START GIVEN PASSAGE
There are several steps in doing EBP, but the number varies a bit by author. Still, the key content is essentially the same in them all.

Drisko & Grady (2012) have worked carefully to honor client values and preferences along with research evidence and clinical expertise in formulating these six steps of EBP:

1) Drawing on client needs and circumstances learned in a thorough assessment, identify answerable practice questions and related research information needs;

2) Efficiently locate relevant research knowledge;

3) Critically appraise the quality and applicability of this knowledge to the client's needs and situation;

4) Discuss the research results with the client to determine how likely effective options fit with the client's values and goals;

5) Synthesizing the client’s clinical needs and circumstances with the relevant research, develop a shared plan of intervention collaboratively with the client; 

6) Implement the intervention.
END GIVEN PASSAGE
START RECORDS SUPPLIED
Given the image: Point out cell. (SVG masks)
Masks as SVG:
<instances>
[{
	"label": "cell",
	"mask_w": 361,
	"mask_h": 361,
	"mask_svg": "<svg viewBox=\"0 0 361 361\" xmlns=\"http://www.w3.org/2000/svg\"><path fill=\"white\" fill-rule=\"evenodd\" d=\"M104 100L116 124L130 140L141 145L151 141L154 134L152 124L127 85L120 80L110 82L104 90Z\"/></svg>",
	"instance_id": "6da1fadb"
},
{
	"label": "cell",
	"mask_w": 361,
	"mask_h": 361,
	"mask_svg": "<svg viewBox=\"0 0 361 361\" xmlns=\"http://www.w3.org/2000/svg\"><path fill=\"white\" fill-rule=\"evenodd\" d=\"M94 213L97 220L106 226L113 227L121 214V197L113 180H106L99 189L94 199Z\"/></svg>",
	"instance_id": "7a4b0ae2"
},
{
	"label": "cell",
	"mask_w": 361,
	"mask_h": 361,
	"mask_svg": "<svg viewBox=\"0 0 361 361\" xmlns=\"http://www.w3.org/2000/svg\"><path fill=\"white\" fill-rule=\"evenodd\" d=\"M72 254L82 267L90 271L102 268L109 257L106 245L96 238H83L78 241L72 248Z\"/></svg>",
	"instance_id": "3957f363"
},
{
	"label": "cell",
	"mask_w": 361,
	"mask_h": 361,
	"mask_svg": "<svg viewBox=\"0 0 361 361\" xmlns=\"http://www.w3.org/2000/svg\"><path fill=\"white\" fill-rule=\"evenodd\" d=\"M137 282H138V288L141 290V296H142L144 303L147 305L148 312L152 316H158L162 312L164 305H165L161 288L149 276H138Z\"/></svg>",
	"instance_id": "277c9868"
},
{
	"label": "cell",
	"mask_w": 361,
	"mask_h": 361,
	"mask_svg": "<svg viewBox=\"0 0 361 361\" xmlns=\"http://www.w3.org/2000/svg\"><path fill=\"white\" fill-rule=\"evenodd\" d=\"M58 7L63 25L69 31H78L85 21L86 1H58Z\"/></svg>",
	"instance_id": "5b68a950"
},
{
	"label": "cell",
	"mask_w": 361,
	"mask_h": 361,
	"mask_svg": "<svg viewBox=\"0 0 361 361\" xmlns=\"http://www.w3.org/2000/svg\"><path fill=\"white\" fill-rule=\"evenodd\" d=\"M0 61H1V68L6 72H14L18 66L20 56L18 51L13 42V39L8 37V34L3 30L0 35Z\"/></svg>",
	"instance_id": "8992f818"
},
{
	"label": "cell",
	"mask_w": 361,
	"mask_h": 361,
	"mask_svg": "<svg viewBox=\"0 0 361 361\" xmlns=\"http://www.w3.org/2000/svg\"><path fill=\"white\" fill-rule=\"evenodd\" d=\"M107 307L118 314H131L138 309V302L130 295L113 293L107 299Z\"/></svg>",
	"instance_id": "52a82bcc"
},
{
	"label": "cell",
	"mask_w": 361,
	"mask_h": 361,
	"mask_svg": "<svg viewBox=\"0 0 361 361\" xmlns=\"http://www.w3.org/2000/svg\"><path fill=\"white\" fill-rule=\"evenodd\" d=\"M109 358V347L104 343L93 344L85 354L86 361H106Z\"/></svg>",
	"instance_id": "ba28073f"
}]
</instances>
END RECORDS SUPPLIED
• DIRECTIONS:
A - Extract the text of the passage on EBP steps from "Drisko & Grady" to "6) Implement the intervention.".
B - Answer these questions using the passage on EBP steps.
(i) Who formulated the six steps of EBP that the passage lists?
(ii) What does the second step say to efficiently locate?
(iii) What is the sixth step?

• REPLIES:
A -
Drisko & Grady (2012) have worked carefully to honor client values and preferences along with research evidence and clinical expertise in formulating these six steps of EBP:

1) Drawing on client needs and circumstances learned in a thorough assessment, identify answerable practice questions and related research information needs;

2) Efficiently locate relevant research knowledge;

3) Critically appraise the quality and applicability of this knowledge to the client's needs and situation;

4) Discuss the research results with the client to determine how likely effective options fit with the client's values and goals;

5) Synthesizing the client’s clinical needs and circumstances with the relevant research, develop a shared plan of intervention collaboratively with the client; 

6) Implement the intervention.

B -
(i) Drisko & Grady (2012)
(ii) Relevant research knowledge
(iii) Implement the intervention.